By Colin Louis | U.S.

All around the globe nationalism is on the rise. The ideas of right wing populism and nationalism are starting to grow into large movements all over the free world. People are beginning to shift to these ideas. The following five countries are turning nationalist.

5. The UK

Recently, the U.K has shown signs of shifting further to the nationalist right. The Brexit vote provided evidence that the UK is moving further towards nationalism and populism. Brexit clearly signals that nationalism and euroskepticism is on a significant rise in the U.K. The recent UKIP leadership election could help them continue this.

4. Ireland

Irish politics serves as a reminder that nationalism comes in different forms. In the case of Ireland, it’s left nationalism with much momentum. The concept of left nationalism is a form of socialism mixed with nationalism, not to be confused with National Socialism, which is a far more authoritarian belief. Sinn Féin, led by Garry Adams, won around 14% of the vote in the recent 2016 election. Sinn Féin did very well compared to its past performance and that of other less nationalist parties. 14% might not sound like much, but the ruling party, Fine Gael, only received around 36% of the vote.

3. Germany

In the most recent German elections, the new nationalist party, Alternative Für Deutschland (AFD), won a considerable amount of seats in the German parliament. This sent a signal to incumbent Chancellor, Angela Merkel, that the German people are moving further from the European Union and her administration. Germany has always attempted to stray away from their Nazi history and refrain from nationalist movements. Although the election of AFD provides evidence that Germany is losing this mindset.

2. America

The recent election of Donald Trump as President of the United States signals a shift further towards his movement of American nationalism. The policies Trump promised he would put in place, such as protectionist trade deals with China, are designed to put America over the rest of the world. The movement Trump sparked now runs rampant through the Republican Party. The Republican Party didn’t necessarily hold these views until Trump nearly hijacked the party. His America first movement destroyed the Party establishment and put these ideas into action.

1. Netherlands

The one that may surprise people the most is the Netherlands. The once center left nation recently took a swing right in the 2017 elections when Garret Wilders and the Party for Freedom ran a hard anti Islam and European Union campaign. Wilders has come out in support of banning the Koran, even going as far as to compare the book to Mein Kampf. Wilder’s Party won enough seats to place them as the opposition party in the Dutch House of Representatives.

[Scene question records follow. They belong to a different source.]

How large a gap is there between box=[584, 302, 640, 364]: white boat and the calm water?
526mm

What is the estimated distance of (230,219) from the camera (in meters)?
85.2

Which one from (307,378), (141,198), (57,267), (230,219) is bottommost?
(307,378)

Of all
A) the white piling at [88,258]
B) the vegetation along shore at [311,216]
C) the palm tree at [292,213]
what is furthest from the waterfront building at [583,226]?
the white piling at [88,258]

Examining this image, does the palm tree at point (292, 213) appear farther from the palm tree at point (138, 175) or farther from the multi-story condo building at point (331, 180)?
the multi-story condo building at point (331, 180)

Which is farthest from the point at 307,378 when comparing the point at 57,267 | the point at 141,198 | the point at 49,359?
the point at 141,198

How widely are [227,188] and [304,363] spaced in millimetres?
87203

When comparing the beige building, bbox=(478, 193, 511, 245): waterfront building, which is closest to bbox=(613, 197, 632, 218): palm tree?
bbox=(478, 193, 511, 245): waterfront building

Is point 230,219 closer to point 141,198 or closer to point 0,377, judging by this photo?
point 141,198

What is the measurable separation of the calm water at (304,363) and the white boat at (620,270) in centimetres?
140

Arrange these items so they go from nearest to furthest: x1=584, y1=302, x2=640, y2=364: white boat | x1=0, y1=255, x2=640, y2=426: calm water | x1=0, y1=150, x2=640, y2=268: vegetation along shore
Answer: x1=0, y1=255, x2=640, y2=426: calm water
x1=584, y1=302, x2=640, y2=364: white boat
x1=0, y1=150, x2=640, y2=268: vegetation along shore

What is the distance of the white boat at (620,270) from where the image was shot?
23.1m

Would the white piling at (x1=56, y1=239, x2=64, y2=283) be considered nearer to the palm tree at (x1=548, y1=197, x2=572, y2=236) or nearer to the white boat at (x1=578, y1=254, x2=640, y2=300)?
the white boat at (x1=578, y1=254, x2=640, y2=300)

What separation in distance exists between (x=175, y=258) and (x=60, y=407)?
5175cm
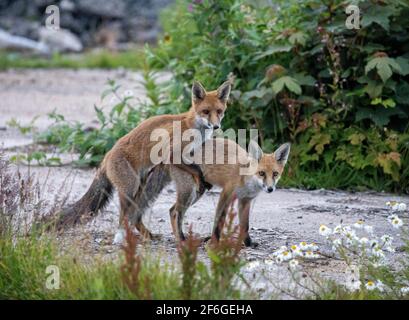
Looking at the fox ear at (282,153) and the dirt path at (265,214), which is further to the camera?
the fox ear at (282,153)

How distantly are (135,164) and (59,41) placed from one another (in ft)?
48.8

Even parties that have never run a hard line anti- Islam campaign are shifting in support of more nationalist ideas. Prime Minister Mark Rutte put out an advertisement that stated, “act normal or leave.” Rutte later said that this wasn’t meant to attack ethnic groups, but instead people who did not share their values. This signals that Wilder’s nationalist movement has spread most everywhere in the Netherlands.